Was will die Inklusionsinitiative?
Die Initiative wurde am 5. September 2024 mit 108’000 gültigen Unterschriften eingereicht und verlangt die rechtliche und tatsächliche Gleichstellung von Menschen mit Behinderungen in allen Lebensbereichen. Sie fordert zudem das Recht auf die freie Wahl der Wohnform und des Wohnorts.
Warum will der Bundesrat einen indirekten Gegenvorschlag?
Nach Ansicht des Bundesrats führt die Inklusionsinitiative zu keinen direkten Verbesserungen für die betroffenen Menschen. Der Initiativtext lasse einen grossen Interpretationsspielraum offen, was zu Rechtsunsicherheit führe, sagte Bundesrätin Elisabeth Baume-Schneider vor den Medien. Die Initianten machten zwar einige konkretere Vorgaben als die heutige Verfassung.

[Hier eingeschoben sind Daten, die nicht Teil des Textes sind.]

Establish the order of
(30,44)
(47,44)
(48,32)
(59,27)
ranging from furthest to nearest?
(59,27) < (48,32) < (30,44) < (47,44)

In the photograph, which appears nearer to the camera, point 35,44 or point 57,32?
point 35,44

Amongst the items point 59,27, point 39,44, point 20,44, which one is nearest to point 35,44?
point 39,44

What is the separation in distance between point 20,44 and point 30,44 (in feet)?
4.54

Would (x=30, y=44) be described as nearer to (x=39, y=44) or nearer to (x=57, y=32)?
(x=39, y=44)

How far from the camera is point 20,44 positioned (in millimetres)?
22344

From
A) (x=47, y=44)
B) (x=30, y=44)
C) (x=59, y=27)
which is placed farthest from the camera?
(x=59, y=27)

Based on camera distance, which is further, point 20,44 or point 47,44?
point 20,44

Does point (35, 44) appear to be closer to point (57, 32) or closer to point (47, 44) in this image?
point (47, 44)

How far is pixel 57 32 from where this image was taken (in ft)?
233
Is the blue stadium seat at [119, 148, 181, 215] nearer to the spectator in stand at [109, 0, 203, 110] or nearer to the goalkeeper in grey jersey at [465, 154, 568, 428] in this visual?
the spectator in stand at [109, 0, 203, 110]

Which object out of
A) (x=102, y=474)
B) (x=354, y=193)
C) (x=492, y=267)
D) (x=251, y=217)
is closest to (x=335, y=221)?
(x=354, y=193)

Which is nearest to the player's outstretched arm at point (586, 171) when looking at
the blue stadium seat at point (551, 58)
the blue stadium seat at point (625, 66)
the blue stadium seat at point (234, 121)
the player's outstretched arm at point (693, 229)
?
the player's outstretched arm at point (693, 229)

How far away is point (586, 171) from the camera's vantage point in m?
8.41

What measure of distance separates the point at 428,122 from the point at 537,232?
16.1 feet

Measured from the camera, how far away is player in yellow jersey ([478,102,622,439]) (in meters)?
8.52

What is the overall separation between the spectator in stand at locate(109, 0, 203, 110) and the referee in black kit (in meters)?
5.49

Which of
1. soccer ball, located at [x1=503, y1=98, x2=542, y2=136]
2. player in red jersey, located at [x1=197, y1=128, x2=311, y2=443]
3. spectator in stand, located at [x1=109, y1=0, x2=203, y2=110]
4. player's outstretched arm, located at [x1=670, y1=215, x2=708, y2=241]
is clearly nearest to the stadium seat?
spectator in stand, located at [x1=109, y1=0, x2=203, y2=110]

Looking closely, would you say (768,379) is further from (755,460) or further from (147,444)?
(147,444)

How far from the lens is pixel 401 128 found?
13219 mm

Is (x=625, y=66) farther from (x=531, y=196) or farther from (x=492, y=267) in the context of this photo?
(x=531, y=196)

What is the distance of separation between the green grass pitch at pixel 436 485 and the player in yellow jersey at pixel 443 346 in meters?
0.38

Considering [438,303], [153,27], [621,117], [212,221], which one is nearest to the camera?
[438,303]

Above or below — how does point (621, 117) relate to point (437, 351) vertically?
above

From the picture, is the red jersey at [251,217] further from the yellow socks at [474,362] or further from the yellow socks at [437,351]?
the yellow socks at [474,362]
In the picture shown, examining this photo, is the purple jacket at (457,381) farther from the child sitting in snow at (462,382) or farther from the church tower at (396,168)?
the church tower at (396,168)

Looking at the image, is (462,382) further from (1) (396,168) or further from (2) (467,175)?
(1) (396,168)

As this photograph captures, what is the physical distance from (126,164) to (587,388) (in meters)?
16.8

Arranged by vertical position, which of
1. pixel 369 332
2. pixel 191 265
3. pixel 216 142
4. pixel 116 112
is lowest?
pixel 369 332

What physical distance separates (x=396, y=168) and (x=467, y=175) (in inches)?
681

Diese enthalte aber bereits den Auftrag, Benachteiligungen von Menschen mit Behinderungen zu beseitigen. Deshalb könnten die Anliegen per Gesetz realisiert werden.

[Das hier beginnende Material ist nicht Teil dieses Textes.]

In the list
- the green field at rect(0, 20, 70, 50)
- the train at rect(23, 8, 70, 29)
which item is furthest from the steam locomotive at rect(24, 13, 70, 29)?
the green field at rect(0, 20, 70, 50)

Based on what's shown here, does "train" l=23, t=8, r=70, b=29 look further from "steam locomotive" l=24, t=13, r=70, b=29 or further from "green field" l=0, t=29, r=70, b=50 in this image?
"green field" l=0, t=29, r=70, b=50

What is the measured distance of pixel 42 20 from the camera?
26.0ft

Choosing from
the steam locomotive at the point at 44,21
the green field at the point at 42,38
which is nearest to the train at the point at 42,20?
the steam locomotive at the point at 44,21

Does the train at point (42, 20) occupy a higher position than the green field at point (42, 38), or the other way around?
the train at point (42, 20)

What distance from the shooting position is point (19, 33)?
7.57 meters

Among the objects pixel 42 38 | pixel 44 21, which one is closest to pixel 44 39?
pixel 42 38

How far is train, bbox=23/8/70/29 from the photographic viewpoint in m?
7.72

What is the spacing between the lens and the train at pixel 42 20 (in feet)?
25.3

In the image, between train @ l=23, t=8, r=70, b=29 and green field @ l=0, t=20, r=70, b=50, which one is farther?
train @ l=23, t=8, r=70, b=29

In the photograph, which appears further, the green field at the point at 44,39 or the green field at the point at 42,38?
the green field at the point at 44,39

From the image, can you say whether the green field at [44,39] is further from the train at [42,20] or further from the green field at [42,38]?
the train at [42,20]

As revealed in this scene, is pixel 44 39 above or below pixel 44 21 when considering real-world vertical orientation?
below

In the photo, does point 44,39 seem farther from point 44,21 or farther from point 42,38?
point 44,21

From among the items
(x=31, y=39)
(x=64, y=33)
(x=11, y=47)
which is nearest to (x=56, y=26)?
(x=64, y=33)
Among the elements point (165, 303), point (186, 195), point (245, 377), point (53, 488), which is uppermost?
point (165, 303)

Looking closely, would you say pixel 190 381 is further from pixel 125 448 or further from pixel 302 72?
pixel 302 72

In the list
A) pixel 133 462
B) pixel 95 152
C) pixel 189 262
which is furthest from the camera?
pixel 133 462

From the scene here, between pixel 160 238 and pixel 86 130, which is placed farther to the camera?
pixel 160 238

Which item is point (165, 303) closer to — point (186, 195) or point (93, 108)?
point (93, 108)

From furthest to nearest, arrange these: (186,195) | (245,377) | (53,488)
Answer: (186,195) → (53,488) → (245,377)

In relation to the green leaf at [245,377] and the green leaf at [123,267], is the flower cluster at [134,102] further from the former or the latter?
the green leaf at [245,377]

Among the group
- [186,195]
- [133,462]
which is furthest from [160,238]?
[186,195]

Wie sieht der Gegenvorschlag aus?
Der Bundesrat stellt der Initiative einen indirekten Gegenvorschlag auf Gesetzesebene gegenüber. Dieser besteht aus zwei Teilen: einem Inklusionsrahmengesetz mit Fokus auf den Bereich Wohnen und eine IV-Teilrevision mit Anpassungen in den Bereichen Hilfsmittel und Assistenzbeitrag.
Das Inklusionsrahmengesetz soll Menschen mit Behinderungen die «grösstmögliche Wahlfreiheit» bei der Wohnform geben. Die Kantone müssen ein vielfältiges Angebot an Unterstützung bieten, die dem individuellen Bedarf der Betroffenen entspricht. Zudem sollen sie den Zugang zu preisgünstigen und hindernisfreien Wohnungen fördern und die Betroffenen bei der Wahl ihrer Wohn- und Lebensform beraten.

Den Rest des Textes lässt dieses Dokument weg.